#### MATERIAL TO PROCESS
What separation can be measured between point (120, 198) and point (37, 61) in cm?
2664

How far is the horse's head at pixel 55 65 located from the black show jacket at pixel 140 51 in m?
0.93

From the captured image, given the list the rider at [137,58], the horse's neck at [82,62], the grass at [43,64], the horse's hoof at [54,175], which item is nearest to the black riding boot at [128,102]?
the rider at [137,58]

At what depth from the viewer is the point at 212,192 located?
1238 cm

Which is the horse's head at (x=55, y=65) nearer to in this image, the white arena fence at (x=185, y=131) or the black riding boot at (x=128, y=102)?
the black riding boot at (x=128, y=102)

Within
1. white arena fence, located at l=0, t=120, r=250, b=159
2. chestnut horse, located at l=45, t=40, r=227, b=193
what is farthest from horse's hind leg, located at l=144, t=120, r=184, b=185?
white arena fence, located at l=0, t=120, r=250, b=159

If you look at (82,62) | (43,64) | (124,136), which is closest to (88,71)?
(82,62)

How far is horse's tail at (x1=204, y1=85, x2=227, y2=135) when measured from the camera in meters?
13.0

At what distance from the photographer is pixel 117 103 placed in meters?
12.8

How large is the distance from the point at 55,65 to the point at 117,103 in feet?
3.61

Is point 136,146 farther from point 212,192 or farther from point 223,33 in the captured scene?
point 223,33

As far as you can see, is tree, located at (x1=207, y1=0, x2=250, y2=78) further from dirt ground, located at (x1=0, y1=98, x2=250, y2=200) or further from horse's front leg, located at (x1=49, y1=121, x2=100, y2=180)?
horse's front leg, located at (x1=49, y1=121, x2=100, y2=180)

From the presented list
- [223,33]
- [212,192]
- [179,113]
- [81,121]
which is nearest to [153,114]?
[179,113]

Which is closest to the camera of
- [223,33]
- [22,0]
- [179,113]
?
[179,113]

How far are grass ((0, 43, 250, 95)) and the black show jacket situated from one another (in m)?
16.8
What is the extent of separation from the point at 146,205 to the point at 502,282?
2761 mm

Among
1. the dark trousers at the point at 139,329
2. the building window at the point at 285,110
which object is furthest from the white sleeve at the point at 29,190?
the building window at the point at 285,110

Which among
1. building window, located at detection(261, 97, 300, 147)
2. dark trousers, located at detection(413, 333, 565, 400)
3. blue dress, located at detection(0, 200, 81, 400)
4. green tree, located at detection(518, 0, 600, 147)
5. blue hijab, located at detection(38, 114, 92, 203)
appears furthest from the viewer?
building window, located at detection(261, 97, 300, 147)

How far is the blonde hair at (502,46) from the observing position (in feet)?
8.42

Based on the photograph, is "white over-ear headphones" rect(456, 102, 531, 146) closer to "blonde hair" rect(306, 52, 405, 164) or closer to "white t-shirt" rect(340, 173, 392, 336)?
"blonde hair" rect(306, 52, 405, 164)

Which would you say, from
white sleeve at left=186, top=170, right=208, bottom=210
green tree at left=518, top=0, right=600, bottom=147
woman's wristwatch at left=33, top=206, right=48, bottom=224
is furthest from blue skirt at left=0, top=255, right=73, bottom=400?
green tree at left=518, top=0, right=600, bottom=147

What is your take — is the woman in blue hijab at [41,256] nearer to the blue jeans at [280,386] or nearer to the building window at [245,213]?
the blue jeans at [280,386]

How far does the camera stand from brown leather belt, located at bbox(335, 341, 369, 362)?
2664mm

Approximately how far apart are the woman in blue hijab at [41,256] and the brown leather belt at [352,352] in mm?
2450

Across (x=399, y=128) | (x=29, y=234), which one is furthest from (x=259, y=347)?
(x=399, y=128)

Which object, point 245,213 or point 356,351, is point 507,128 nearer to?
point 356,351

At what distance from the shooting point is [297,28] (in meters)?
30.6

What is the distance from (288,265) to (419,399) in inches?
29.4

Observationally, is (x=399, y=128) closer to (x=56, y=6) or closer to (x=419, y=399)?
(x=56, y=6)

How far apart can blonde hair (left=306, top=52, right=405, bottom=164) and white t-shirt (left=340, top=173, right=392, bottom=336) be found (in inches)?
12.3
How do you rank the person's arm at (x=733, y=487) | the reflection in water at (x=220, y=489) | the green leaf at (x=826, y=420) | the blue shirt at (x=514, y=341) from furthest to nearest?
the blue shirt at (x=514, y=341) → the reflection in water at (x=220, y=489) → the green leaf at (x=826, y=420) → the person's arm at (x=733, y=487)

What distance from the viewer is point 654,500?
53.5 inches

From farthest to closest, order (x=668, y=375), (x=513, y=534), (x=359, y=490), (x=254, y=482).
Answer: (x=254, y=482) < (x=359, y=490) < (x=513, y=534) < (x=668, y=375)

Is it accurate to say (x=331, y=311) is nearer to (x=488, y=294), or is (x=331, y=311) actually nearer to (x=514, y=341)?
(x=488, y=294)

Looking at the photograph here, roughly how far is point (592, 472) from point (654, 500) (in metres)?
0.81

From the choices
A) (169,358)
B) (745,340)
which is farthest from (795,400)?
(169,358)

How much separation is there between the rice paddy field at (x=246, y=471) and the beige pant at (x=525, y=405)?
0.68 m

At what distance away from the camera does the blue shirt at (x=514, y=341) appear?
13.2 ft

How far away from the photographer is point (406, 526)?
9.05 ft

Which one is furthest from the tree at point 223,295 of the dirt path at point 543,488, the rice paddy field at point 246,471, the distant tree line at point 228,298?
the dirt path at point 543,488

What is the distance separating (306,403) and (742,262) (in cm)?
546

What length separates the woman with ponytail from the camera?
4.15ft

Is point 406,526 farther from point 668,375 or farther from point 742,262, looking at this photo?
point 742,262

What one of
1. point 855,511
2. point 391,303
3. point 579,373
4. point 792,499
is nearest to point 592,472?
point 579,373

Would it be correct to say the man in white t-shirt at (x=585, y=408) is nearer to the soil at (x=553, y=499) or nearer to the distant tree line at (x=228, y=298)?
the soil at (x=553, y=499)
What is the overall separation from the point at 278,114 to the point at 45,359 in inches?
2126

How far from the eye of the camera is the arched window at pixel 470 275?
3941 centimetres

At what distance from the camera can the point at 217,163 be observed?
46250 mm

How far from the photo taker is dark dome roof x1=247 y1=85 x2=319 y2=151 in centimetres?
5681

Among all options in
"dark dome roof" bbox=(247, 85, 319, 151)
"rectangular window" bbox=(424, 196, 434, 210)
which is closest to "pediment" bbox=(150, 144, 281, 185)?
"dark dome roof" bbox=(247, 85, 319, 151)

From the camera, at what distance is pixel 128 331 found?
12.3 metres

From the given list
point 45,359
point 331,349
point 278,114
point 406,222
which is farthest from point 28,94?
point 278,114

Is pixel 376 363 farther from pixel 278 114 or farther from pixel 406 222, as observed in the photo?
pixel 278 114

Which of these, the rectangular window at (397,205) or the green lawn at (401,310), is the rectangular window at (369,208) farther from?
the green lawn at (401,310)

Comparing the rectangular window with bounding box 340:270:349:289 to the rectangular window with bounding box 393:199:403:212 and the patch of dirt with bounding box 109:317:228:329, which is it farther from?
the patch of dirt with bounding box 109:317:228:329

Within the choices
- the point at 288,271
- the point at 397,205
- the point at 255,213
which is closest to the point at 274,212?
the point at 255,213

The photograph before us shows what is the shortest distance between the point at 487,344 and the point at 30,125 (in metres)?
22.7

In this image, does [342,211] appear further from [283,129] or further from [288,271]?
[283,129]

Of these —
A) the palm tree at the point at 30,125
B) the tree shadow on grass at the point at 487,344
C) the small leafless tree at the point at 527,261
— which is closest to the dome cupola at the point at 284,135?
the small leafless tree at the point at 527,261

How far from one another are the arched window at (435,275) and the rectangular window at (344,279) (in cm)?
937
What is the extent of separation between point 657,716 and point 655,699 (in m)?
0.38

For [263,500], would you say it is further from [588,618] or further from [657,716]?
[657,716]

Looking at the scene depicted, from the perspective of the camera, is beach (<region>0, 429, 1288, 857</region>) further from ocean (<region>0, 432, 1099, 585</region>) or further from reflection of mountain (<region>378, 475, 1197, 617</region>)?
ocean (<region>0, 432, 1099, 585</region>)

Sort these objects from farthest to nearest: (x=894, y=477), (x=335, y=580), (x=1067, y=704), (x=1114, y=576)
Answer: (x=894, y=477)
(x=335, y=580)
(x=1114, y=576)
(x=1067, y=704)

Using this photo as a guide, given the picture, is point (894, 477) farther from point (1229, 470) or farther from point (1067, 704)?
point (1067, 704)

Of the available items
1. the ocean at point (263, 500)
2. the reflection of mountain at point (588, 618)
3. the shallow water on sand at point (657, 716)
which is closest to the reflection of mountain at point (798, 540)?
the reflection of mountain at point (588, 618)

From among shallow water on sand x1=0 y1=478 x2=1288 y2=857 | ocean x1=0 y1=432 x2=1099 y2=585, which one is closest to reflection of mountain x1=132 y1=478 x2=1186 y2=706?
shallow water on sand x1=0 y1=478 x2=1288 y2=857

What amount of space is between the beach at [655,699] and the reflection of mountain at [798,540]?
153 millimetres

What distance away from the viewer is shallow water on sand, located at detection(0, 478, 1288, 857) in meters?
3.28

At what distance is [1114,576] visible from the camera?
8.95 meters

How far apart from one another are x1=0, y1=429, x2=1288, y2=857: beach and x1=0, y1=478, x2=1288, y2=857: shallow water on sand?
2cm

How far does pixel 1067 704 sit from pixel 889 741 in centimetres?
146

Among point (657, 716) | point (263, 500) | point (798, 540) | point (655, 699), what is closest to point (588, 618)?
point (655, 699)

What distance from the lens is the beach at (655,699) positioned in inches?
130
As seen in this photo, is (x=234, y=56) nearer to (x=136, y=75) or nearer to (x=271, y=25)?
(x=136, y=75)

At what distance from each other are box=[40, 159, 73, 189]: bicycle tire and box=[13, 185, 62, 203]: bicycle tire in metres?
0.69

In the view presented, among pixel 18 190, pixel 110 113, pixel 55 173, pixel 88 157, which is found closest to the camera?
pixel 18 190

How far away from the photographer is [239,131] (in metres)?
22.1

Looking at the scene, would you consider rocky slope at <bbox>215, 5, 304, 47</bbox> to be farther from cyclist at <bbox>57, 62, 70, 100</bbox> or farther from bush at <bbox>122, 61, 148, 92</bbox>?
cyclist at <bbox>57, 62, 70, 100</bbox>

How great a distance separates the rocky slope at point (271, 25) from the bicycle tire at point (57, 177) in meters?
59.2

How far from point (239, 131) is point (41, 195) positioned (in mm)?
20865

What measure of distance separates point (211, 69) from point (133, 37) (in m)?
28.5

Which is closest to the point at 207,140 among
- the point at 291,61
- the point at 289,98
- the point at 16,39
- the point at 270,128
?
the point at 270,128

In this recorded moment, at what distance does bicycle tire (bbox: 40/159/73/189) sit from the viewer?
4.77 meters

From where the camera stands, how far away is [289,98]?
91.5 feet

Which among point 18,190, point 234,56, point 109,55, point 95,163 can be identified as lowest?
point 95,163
########
▶ **PROBLEM DESCRIPTION**
In the listing above, replace "rocky slope" with "rock face" in the lines starting at the one that contains "From among shallow" and ending at the one that contains "4.77 meters", and give only those lines with nothing else changed.

▶ **TASK RESPONSE**
From among shallow water on sand x1=0 y1=478 x2=1288 y2=857 | ocean x1=0 y1=432 x2=1099 y2=585, which one is closest to reflection of mountain x1=132 y1=478 x2=1186 y2=706?
shallow water on sand x1=0 y1=478 x2=1288 y2=857

What amount of space is between the beach at [655,699] and the reflection of mountain at [798,540]?
153 millimetres

What distance away from the viewer is shallow water on sand, located at detection(0, 478, 1288, 857) in meters?
3.28

At what distance is [1114,576] visible from the camera?
8.95 meters

How far apart from one another are x1=0, y1=429, x2=1288, y2=857: beach and x1=0, y1=478, x2=1288, y2=857: shallow water on sand?
2cm

How far does pixel 1067 704 sit from pixel 889 741 in centimetres?
146

Among point (657, 716) | point (263, 500) | point (798, 540) | point (655, 699), what is closest to point (588, 618)?
point (655, 699)

What distance from the lens is the beach at (655,699) positioned in inches?
130
As seen in this photo, is (x=234, y=56) nearer to (x=136, y=75) or nearer to (x=271, y=25)?
(x=136, y=75)

At what distance from each other are box=[40, 159, 73, 189]: bicycle tire and box=[13, 185, 62, 203]: bicycle tire in metres?
0.69

In the view presented, among pixel 18 190, pixel 110 113, pixel 55 173, pixel 88 157, which is found closest to the camera?
pixel 18 190

How far away from the photographer is [239,131] (in metres)?
22.1

Looking at the scene, would you consider rock face at <bbox>215, 5, 304, 47</bbox> to be farther from cyclist at <bbox>57, 62, 70, 100</bbox> or farther from bush at <bbox>122, 61, 148, 92</bbox>?
cyclist at <bbox>57, 62, 70, 100</bbox>

How great a distance separates the rock face at point (271, 25) from the bicycle tire at point (57, 177) in meters?
59.2

How far from point (239, 131) is point (41, 195) positioned (in mm)?
20865

What measure of distance separates point (211, 69) from point (133, 37) (in m)?
28.5

Which is closest to the point at 207,140 among
- the point at 291,61
- the point at 289,98
- the point at 16,39
- the point at 270,128
?
the point at 270,128

In this recorded moment, at what distance does bicycle tire (bbox: 40/159/73/189) sit from the viewer?
4.77 meters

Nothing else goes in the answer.